Nostalgia

As the fourth child in the Hamilton family, Francis had always hated being the baby until Lenny came along, and then still regarded as the youngest for the eight years that Lenny remained in the box. Being the youngest Hamilton and the smallest male meant that he got more than his fair share of hand-me-downs, that he got stricter rules due to his siblings' mistakes and bad behavior, that he got less TV time, earlier bed times, and less of an allowance. Because David was the oldest and the most "responsible," he thought he knew better than Francis in everything Francis ever said or did. He was often allowed to be in charge and tell him what to do, and Francis could tell even when he was young that David took this task very, very seriously from the way he corrected and lectured him over anything he could think to. Sharing a room with David meant that he got fussed at every day for not being neat enough for David's exacting preference, and David snored and talked in his sleep.

But nothing David could have done to anger or annoy him came anywhere close to matching the twins.
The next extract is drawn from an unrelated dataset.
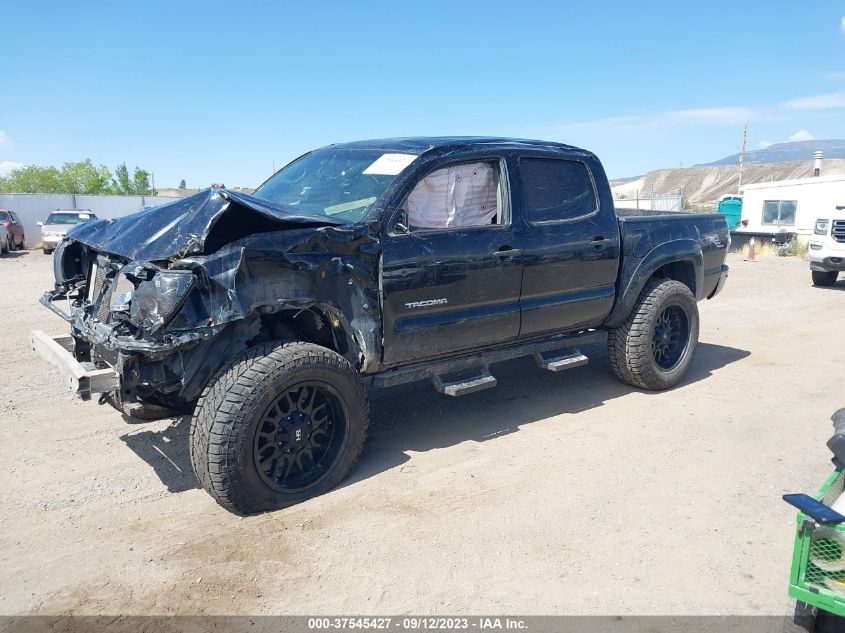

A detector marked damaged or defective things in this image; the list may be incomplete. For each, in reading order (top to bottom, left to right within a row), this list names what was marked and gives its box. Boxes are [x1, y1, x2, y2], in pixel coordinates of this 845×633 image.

crumpled hood [66, 186, 342, 260]
shattered headlight [127, 270, 195, 334]
severe front-end damage [38, 189, 382, 410]
damaged bumper [28, 328, 118, 398]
Francis's brother Wendell and Wendell's twin Darlene seemed to make it their goal in life to make David as miserable as they possibly could, and they delighted in the fact that they were bigger, stronger, and older than he was, taking advantage of it every moment that was possible. Francis's homework and toys often went mysteriously missing, turning up again with missing heads or buried under piles of snotty tissues in the trashcan. Wendell took pleasure in hitting, knocking, and throwing him around so often that Francis almost always remained bruised. Darlene was more subtle in her torment, preferring to lie in such a way as to get Francis in trouble or to make him upset enough to cry, and on more occasions than Francis could remember she had locked him into the basement or any closet she could manage, just so she could stand on the other side and listen to him scream. At the time of his childhood, it had seemed to Francis that there was nothing good about being the youngest at all, and he had hated his brothers and his sisters more often than not.
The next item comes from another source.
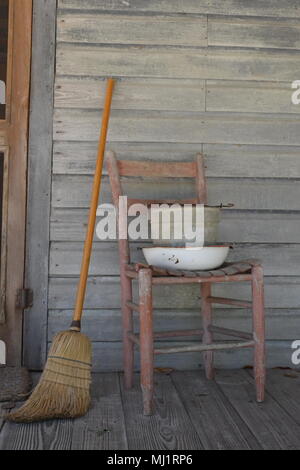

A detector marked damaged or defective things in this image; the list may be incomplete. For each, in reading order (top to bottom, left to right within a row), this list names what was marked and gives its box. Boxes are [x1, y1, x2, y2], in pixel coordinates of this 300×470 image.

chipped red paint on chair [106, 151, 266, 414]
But now that his parents are gone, and everything in their lives is left for them to figure out alone, as miserable and angry as his siblings still make him, Francis can't bring himself to hate them anymore, no matter what they do or how ruthlessly they exploit their power over him. His siblings are all he has left, and when he thinks back to their childhood now, what he remembers is the times their parents had made them sing together in the car, how they had all sat together, excited, exchanging smiles instead of punches, on Christmas mornings. He remembers how on Monday mornings his mom would make them all sit down together and talk about what they would do to have a good week, how all of them had squirmed and sighed and rolled their eyes, but how it had made Francis feel as he left for school with them like maybe they would come true, just because they had talked about it. He remembered playing in the sprinklers on summer afternoons, playing board games on rainy days, and even knowing that the twins had always cheated, that the games always ended with them fighting with David when David noticed and protested, he couldn't help but think back to all of it with a sense of loss.

It was bad enough that they all had to grow up, something that David and the twins had always seemed so impatient and eager to get to, that Francis had always thought of with foreboding and dread. But those memories of their childhood were now tainted with memories too of their parents, always on the outskirts in each, and it was hard to think back to that time without wishing it had never passed.